US President Joe Biden has called on Congress to sharply increase spending to tackle climate change and gun violence and support education in a budget that marks a sharp break from his predecessor, Donald Trump.
The $1.5 trillion budget, reflecting an 8% increase in base funding from the current year, would invest billions more in public transportation and environmental cleanup, cut funding for a border wall, would increase funding for background checks on gun sales and direct a record amount to poor public schools, each goal clashing with the previous administration.
Nearly three months into a consummate job of battling the Covid-19 pandemic, the document offers a long-awaited glimpse into Biden’s agenda and launches a potentially grueling negotiation with Congress over what will ultimately be funded.
The budget “makes things fairer,” Treasury Secretary Janet Yellen said Friday. “It injects capital into communities where capital is usually hard to come by.”
Biden would increase spending by $14 billion across all agencies to address the effects of greenhouse gas emissions, a change from the Trump administration’s dismissal of climate science.
The president is reportedly spending millions to deal with the growing number of unaccompanied children arriving at the country’s southern border from Central America, including $861 million to invest in that region to prevent asylum seekers from coming to the United States.
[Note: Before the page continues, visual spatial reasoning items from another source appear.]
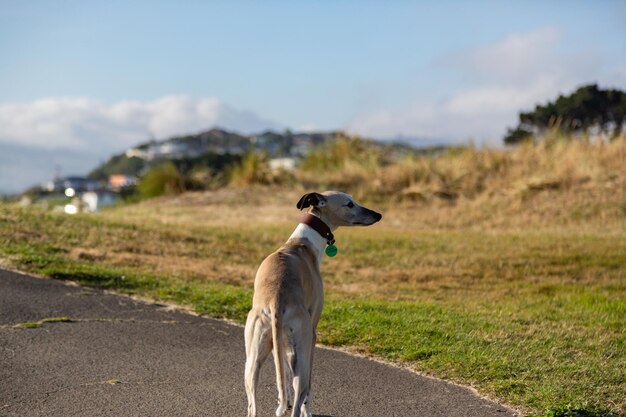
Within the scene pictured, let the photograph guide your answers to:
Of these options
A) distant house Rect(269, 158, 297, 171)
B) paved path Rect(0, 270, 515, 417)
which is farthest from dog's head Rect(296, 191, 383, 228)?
distant house Rect(269, 158, 297, 171)

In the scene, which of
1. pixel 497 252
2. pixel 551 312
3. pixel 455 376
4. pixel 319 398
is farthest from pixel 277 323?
pixel 497 252

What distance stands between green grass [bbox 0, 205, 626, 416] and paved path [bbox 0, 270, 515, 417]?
1.69 feet

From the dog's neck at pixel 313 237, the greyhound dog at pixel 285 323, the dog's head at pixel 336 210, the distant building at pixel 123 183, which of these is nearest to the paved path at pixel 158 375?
the greyhound dog at pixel 285 323

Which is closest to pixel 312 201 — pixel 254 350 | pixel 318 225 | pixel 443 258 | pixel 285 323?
pixel 318 225

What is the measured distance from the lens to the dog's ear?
6.73 m

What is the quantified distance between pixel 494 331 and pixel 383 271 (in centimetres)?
488

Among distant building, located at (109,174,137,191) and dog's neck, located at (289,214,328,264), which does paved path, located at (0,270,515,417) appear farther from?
distant building, located at (109,174,137,191)

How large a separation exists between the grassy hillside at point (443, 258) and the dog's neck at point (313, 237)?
5.59ft

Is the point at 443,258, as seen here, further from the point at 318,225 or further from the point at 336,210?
the point at 318,225

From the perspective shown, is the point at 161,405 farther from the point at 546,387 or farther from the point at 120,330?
the point at 546,387

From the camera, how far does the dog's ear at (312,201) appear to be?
6734 mm

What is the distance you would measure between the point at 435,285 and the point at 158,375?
6347 millimetres

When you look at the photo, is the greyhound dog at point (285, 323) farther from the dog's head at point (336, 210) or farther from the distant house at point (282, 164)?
the distant house at point (282, 164)

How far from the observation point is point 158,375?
23.5 ft
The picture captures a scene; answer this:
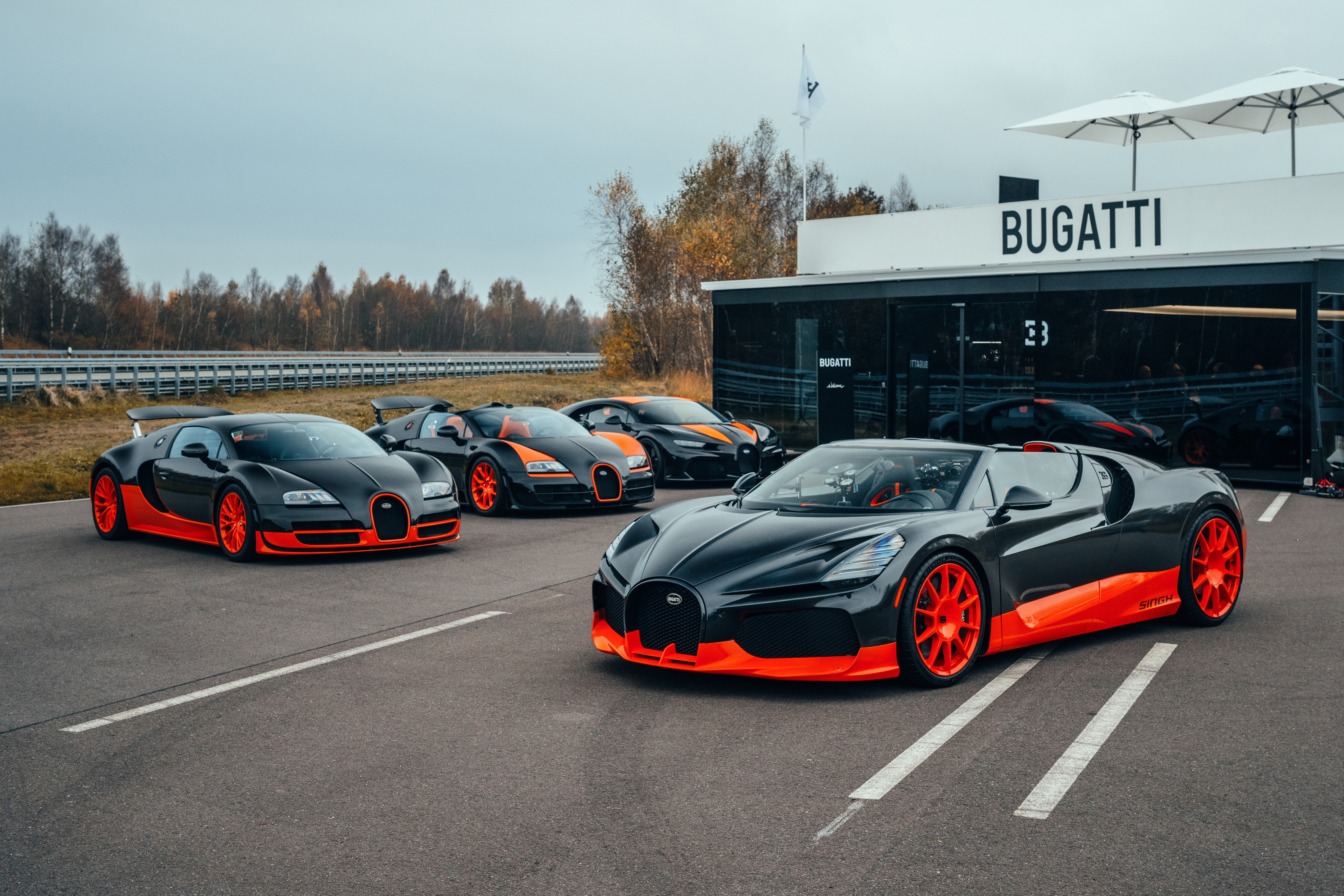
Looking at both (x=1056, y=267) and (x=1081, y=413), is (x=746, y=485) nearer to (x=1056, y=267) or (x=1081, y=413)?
(x=1081, y=413)

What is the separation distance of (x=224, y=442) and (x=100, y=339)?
74.6 metres

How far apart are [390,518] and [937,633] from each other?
5751 mm

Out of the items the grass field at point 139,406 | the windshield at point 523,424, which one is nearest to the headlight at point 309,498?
the windshield at point 523,424

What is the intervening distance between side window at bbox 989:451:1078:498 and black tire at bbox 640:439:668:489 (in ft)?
32.7

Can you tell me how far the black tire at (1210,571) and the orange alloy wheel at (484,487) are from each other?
325 inches

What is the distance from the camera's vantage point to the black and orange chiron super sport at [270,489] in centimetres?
984

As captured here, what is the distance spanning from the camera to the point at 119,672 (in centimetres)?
621

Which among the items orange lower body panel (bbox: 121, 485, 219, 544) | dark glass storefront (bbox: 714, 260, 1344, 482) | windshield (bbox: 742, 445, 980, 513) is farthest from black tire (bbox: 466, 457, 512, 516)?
dark glass storefront (bbox: 714, 260, 1344, 482)

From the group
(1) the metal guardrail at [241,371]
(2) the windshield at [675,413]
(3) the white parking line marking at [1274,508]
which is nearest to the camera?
(3) the white parking line marking at [1274,508]

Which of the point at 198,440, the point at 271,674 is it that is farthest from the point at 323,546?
the point at 271,674

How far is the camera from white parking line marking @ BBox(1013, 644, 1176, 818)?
4043mm

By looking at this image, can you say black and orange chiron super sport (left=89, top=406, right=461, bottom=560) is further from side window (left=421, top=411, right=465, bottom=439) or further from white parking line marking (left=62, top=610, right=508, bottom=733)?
side window (left=421, top=411, right=465, bottom=439)

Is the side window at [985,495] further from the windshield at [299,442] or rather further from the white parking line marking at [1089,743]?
the windshield at [299,442]

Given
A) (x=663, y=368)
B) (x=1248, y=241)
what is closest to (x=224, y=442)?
(x=1248, y=241)
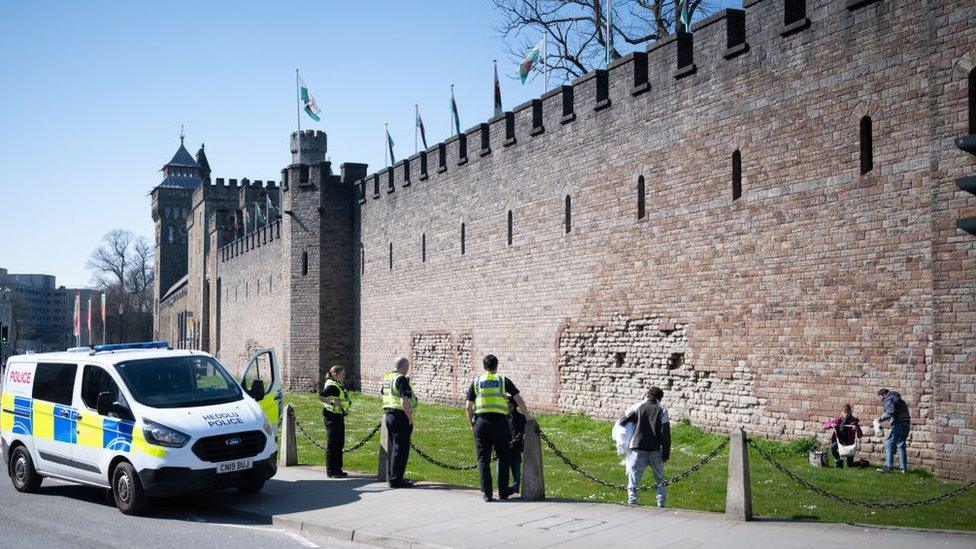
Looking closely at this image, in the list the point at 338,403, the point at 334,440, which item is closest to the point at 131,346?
the point at 338,403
But his budget would provide no funding for the construction of a border wall, the administration said, a Trump priority, and would increase funding for investigations into immigration officials accused of “white supremacy.”
Among the largest proposed funding increases are $36.5 billion for a federal aid package for public schools in the poorest neighborhoods, more than double the level passed in 2021, and for disease research. deadly other than the COVID-19 pandemic that dominated his tenure. far.
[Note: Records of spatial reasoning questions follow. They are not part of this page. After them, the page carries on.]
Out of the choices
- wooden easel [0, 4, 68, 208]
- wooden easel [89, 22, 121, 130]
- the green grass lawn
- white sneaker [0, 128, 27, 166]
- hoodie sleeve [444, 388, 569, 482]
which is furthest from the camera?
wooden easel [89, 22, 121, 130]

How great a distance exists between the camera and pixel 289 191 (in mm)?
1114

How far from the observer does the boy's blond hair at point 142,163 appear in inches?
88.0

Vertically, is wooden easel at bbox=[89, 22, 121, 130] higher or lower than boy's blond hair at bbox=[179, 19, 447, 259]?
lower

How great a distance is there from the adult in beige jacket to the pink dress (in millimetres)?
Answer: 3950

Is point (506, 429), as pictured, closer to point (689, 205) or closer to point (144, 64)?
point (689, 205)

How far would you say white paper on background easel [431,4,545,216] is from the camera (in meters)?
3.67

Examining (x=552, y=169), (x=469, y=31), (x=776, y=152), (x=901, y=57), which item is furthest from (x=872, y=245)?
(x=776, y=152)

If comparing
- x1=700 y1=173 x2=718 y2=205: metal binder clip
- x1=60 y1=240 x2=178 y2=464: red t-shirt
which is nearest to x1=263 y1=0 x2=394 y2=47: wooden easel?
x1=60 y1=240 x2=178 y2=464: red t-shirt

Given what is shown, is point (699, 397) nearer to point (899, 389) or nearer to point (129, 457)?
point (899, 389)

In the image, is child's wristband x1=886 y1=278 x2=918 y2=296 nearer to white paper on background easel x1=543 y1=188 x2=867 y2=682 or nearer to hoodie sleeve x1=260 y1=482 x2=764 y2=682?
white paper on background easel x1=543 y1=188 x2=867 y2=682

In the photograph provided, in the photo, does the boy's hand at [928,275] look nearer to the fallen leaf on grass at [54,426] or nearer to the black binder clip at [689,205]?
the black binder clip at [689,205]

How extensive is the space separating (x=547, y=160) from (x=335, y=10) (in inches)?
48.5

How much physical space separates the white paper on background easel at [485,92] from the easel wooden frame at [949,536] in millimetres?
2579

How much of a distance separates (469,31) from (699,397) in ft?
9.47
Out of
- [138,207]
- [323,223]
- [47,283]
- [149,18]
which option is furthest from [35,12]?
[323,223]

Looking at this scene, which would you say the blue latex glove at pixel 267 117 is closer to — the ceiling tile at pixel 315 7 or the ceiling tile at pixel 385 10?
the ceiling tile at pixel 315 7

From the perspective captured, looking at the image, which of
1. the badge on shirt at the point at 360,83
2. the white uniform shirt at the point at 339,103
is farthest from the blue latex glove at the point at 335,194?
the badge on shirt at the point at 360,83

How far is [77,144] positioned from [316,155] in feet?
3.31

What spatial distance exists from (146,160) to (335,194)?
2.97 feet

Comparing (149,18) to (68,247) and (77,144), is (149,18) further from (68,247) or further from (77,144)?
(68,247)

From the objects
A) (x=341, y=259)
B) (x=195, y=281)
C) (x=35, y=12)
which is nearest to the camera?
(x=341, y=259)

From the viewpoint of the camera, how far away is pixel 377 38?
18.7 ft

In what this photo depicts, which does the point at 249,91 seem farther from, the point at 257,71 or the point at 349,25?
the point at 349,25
“This moment of crisis is also a moment of possibility,” Biden’s acting budget director Shalanda Young wrote in a letter to the Senate.
Biden would spend $6.5 billion to launch a group conducting targeted research into diseases ranging from cancer to diabetes and Alzheimer’s disease, a program that reflects Biden’s longstanding desire to use government spending to creating breakthroughs in medical research.
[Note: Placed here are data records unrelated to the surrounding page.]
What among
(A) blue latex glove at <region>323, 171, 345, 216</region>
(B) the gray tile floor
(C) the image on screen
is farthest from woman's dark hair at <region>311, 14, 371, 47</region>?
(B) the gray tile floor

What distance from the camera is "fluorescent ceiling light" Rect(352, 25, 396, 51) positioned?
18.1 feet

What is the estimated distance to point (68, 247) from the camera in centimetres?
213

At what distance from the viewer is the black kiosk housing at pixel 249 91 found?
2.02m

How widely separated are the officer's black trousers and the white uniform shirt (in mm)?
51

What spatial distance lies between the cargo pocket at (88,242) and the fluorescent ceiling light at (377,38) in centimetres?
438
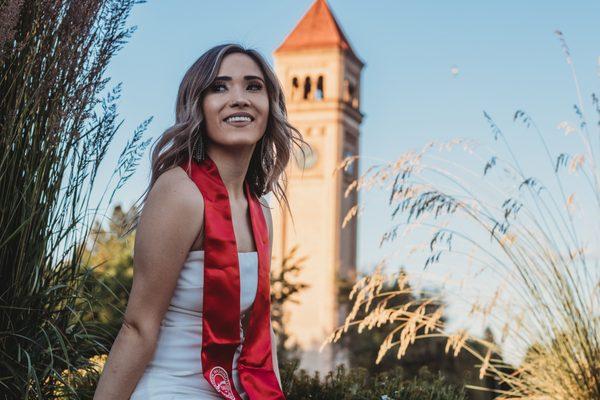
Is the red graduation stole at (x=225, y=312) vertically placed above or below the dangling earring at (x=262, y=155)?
below

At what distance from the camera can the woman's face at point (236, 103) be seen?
1410mm

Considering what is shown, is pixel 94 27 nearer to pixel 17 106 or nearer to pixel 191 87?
pixel 17 106

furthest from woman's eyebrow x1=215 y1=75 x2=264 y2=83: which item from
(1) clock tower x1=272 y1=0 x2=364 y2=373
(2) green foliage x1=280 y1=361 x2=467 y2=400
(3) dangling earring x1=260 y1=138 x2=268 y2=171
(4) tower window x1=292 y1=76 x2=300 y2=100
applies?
(4) tower window x1=292 y1=76 x2=300 y2=100

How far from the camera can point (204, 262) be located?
1.30 metres

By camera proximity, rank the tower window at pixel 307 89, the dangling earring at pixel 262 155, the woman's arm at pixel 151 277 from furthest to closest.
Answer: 1. the tower window at pixel 307 89
2. the dangling earring at pixel 262 155
3. the woman's arm at pixel 151 277

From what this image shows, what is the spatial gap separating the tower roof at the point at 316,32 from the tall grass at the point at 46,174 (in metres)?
41.8

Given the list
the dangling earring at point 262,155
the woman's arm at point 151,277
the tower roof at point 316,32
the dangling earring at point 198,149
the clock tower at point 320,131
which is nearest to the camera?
the woman's arm at point 151,277

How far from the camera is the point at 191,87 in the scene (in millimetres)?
1420

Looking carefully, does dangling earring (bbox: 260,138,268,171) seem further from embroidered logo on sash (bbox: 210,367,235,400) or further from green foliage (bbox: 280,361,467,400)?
green foliage (bbox: 280,361,467,400)

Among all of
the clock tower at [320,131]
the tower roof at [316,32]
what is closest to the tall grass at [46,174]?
the clock tower at [320,131]

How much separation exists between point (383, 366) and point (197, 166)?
25.7 metres

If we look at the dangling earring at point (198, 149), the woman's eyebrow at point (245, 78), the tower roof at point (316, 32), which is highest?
the tower roof at point (316, 32)

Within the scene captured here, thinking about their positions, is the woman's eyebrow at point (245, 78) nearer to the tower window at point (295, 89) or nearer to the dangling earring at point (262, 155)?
the dangling earring at point (262, 155)

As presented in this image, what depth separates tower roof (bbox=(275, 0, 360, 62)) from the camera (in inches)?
1715
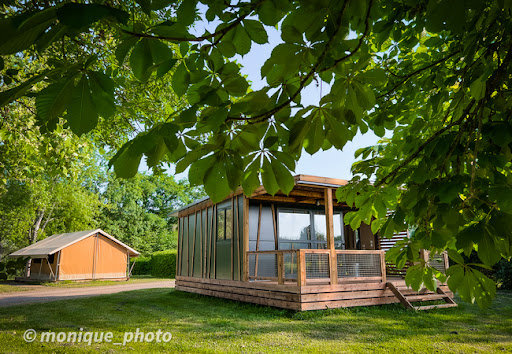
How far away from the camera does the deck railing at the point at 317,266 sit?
8328 mm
Biden has asked for some $715 billion for the Defense Department, roughly the same in inflation-adjusted terms with this year, and a compromise between liberals trying to impose cuts and hawks who want to increase spending military.
The money earmarked for the Pentagon is aimed at deterring China, supporting the modernization of the nuclear missile inventory and boosting the “climate resilience” of military installations.
Known as a “skinny” budget, Biden’s proposal on Friday provided only cursory numbers on “discretionary” programs and departments where Congress has the ability to decide what it wants to spend for the fiscal year beginning in October. .
The White House had been delayed in producing the document, blaming resistance from politicians during Trump’s handover and denying that competing interests on issues such as military funding played a role.
The proposal does not include Biden’s $2 trillion infrastructure proposal or tax changes, an administration official said. These changes would be included in a full budget proposal to be submitted in late spring.
It includes a 10% increase in funding for the Internal Revenue Service, however, part of the push to crack down on individuals and businesses that don’t pay their fair share of taxes.
Discretionary spending accounted for $1.6 trillion in fiscal year 2020, about a quarter of total federal spending. The rest relates to areas considered compulsory, including old age, invalidity, unemployment and medical benefits.
Each of the proposals is just the first step in a budget process that will ultimately be decided in the US House of Representatives and Senate, where Democrats hold a naked majority.
Biden withdrew his original pick, Neera Tanden, to lead the Office of Management and Budget after struggling to gain Senate approval.